Continuous Improvement Program

Through the implementation of accepted and proven disciplines, used in various manufacturing operations today, the SMC-Roe’s Continuous Improvement Program (CIP), encourages partnerships with it’s customers.  The CIP, in addition to improving robustness of the equipment, strives to identify and address the challenges of material handling associated with evolving caging habitat awareness.  The CIP has shown very encouraging results, with extended up-times, progressive and adaptive design configurations, and implementation.

Root Cause Analysis

Data gathered from field service, customer installed base, engineering, development, and manufacturing is logged into a pareto chart. The pareto chart identifies 20% of system challenges and problems that cause 80% of the failures. This allows us to focus on the top 3-5 issues and take the corrective action needed with a timely and methodical approach. These strategic actions are reviewed monthly to determine progress. Decisions are made on documented specifications and then incorporated into the test bed. A pre determined “burn-in” timeframe is adopted and the EC (engineering change) is evaluated at the conclusion. At this time the decision is made to either incorporate this change or take a different approach. All successful EC’s are then locked in as part of system design going forward. EC’s that are system fixes are turned over to field service to be installed at all customer locations; EC’s that are system enhancements are offered as upgrades for customers to evaluate and purchase if they choose to do so.

Overall System Quality

SMC-Roe is encouraging a “partnership” philosophy with our customer base. This partnership will be crucial for gathering data to enable SMC-Roe to evaluate system performance and make the necessary changes to increase overall availability time. These communications may also indicate user operations that need to be evaluated and modified for system optimization.

Data required for CIP

MTBF: Mean time between failure. Daily system availability log needs to be kept by the customer. This log simply identifies that the system is running or is down needing repair or maintenance. This log should run on a weekly basis and only cover the timeframe that a system can be used. For example if the lab runs 24/7 the benchmark would be 168 hours. We will tailor this to each individual location.

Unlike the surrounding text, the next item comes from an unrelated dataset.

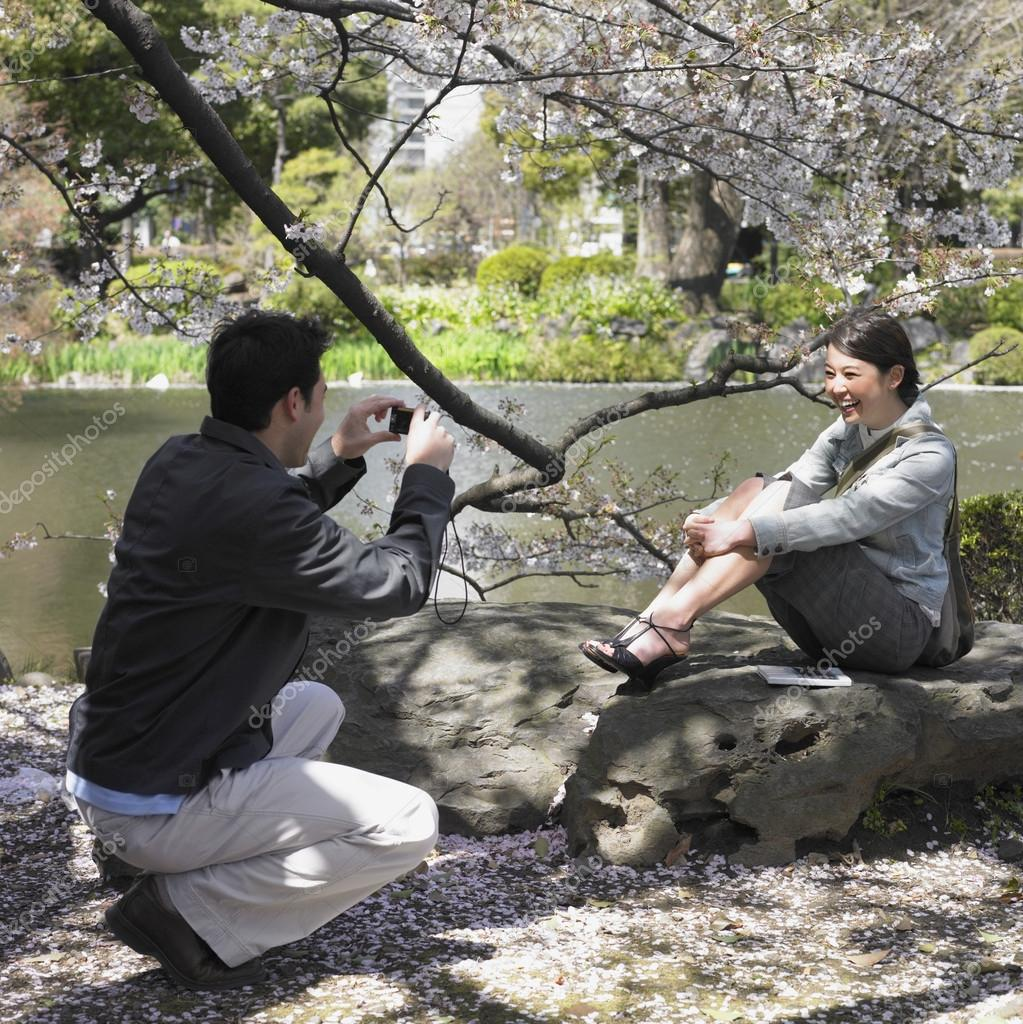 Man taking photograph on Asian woman in park — Stock Photo #13240054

MTTR: Mean time to repair. When it is determined that a system is down due to failure we want to track how long it takes to bring the system back on  line.

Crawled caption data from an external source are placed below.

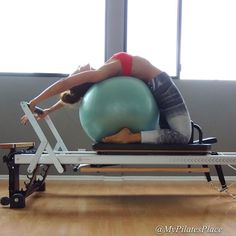 """Happy Monday! """"BALL ON REFORMER""""! — Its a full body-opener that stretches the shoulders, chest, #spine, and thighs. It's great for beginner and intermediate clients. Just make sure there is no strain on the neck. I always make a point to do this stretch if I've done a lot of #core work, to release the hip flexors so it doesn't pull on my lower back. * www.mypilayes-place..com"""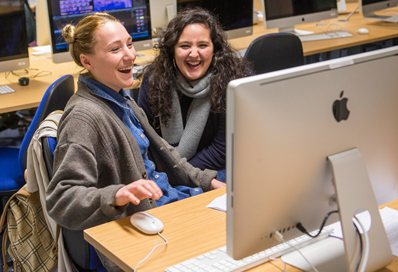 Students laughing in front of the computer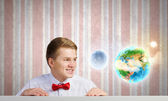 Man looking at Earth planet — Stock Photo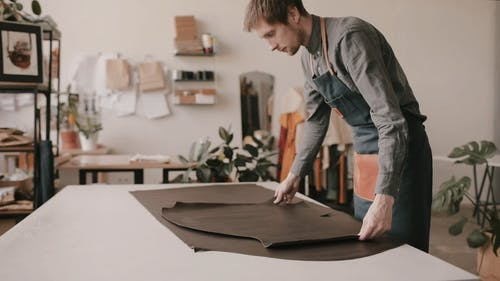 A Man Rolling Out the Leather on the Table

Using these two data points we can determine system availability time. This tracking method has been implemented with our consenting customer base and can be initiated by our field service group and with the approval of our customers.

Conclusion

The Continuous Improvement Program is a proven entity that SMC-Roe has adopted to mature our tool set and enable us to offer Lab Animal Science (LAS) systems that will perform reliably. We have taken measures that have already shown significant results, however we need the working partnership with our customers, outlined above, to make the biggest leap forward for the mutual benefit.